SOURCE EXTRACT: Begin

Hi, hello. It's me - the butt-kicking soon-to-be cancer survivor. I like the sound of that. Thanks sis for setting up this blog and making it super easy to do. I don't know if I'll be as good at it as Dennis, but one way or another my stoy will get told.
As you know, last Friday was my first day at Camp Chemo. We are calling it that becasue we packed up cards, books, blankets, photos, stuffed animals, and movies like we were going to a fun-filled day at camp. The place where I am being treated is in Brunswick, a good hour and fifteen minutes from home. We started out late of course as we fielded phone calls from everyone wishing us well. The drive started out well, but as I got closer to the exit I started panicking. I got very quiet and nervous - so nervous that my teeth were chattering. It was as if I was going out on stage in front of millions of people. Dennis parked the car and I followed him reluctantly into the building. I didn't want to do this. I didn't feel ready, but I had to begin so I'd know. He held the door for me and urged me into the room. I took a deep breath and went to check in. A beautiful bouquet of flowers was waiting for me at the front desk. They were from Mom and Bill. Oh,no. It was taking all I had to concentrate on being brave. Their sweet, unaticipated gesture broke my concentration and I felt like sobbing, but they were going to call me back there at any moment. I took deep breaths to stop this wave of emotion. Once we started the routine of height, weight, temp, etc. my mind was busy again.

SOURCE EXTRACT: End
MATERIAL PROVIDED: Begin

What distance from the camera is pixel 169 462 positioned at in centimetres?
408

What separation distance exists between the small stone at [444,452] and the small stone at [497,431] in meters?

MATERIAL PROVIDED: End

◆ **EXERCISE SET**:
A – In the blog post about the first day at Camp Chemo, who sent the bouquet of flowers that was waiting at the front desk?
B – Continue the blog post about the first day at Camp Chemo, starting after its last sentence.

◆ **ANSWERS**:
A – Mom and Bill.

B –
One of the first things Mikee, my RN, did for me once the IV was in place was to administer a sedative. My anxiety was blatant. If I looked stoned in the photos Dennis posted, it's because I was. The first drug was a long-lasting anti-nausea. The next four drugs were the ABVD. Three of them were "pushed", meaning manually injected slowly via syringe. Those went fast. The last drug was a two hour drip. We watched a movie called "Puffy Chair". Then it was over, just like that. I felt nothing but sedated the whole time and my vein held up beautifully (but my IV arm is a bit sore now). Whew! Now the scary unknown is much more known. I can't rest on my laurels though becasue each treatment can be different. Now comes the uncertainty of what my days in between will be like.